For weeks, untreated sewage, amounting to millions of litres per day, was diverted to rivers and away from the treatment process, despite the fact that incoming flow was well within the designated capacity of the treatment works.

HHJ Sheridan condemned the “disgraceful conduct” of TW, which he said was “entirely foreseeable and preventable”. TW demonstrated “scant regard for the law, with dreadful results for people who live in the area”.

The Court found that culpability for two of the offences at pumping stations in Aylesbury and Little Marlow was reckless and the environmental harm was category 2, attracting individual fines of £9 million and £8 million respectively. Remaining offences were deemed to be negligent culpability, category 3 harm. Critical to the sentence, the Court found that management failures had been “systemic”.

For the year ending 31 March 2016, Thames Water Utilities Ltd had a gross turnover of just over £2 billion and operating profit of £742 million. The court emphasised that the message must be brought home to management and the shareholders, and asked that the fines be born by the company, not the public. In total the fine amounted to two weeks profit.
#####
Your assignment: Please give Thames Water Utilities Ltd's operating profit for the year ending 31 March 2016, as stated in the sewage discharge passage.
#####
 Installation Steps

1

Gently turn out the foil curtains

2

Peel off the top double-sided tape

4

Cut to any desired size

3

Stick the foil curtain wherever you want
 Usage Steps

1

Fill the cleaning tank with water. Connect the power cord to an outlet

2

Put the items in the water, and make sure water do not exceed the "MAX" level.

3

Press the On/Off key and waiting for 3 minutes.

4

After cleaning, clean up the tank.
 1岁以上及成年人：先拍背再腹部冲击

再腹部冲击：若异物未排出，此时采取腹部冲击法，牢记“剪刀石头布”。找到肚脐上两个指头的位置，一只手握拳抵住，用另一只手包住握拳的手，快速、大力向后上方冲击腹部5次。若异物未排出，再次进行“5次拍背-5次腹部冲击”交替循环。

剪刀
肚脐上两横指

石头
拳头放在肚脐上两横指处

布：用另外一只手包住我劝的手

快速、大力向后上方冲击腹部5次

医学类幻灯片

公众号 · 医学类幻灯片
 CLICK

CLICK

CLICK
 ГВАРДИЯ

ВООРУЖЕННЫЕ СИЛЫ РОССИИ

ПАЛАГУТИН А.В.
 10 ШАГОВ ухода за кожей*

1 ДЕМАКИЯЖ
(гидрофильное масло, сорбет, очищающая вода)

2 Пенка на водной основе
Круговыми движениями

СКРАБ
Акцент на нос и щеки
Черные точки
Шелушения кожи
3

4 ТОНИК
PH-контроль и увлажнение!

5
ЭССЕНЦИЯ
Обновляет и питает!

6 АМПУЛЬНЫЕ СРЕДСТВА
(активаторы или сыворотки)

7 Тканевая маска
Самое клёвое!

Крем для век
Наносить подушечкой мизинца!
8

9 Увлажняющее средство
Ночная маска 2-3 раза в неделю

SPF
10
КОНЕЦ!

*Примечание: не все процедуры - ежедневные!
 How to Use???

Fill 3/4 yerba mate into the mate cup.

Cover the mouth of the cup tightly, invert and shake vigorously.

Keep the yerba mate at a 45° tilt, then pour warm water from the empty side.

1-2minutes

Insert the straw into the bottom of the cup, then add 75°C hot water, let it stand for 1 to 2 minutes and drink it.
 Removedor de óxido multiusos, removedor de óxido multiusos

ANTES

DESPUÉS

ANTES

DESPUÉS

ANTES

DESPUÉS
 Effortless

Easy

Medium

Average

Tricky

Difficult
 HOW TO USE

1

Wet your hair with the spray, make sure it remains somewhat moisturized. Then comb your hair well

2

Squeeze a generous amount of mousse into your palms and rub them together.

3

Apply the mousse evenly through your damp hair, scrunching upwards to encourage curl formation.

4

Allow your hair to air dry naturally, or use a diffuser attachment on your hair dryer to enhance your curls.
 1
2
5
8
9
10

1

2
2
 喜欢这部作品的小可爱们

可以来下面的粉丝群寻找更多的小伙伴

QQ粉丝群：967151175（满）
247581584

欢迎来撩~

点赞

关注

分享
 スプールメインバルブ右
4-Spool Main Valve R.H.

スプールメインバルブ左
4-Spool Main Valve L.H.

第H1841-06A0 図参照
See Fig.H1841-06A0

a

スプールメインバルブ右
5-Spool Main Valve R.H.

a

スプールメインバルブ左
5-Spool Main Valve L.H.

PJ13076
#####
Output: £742 million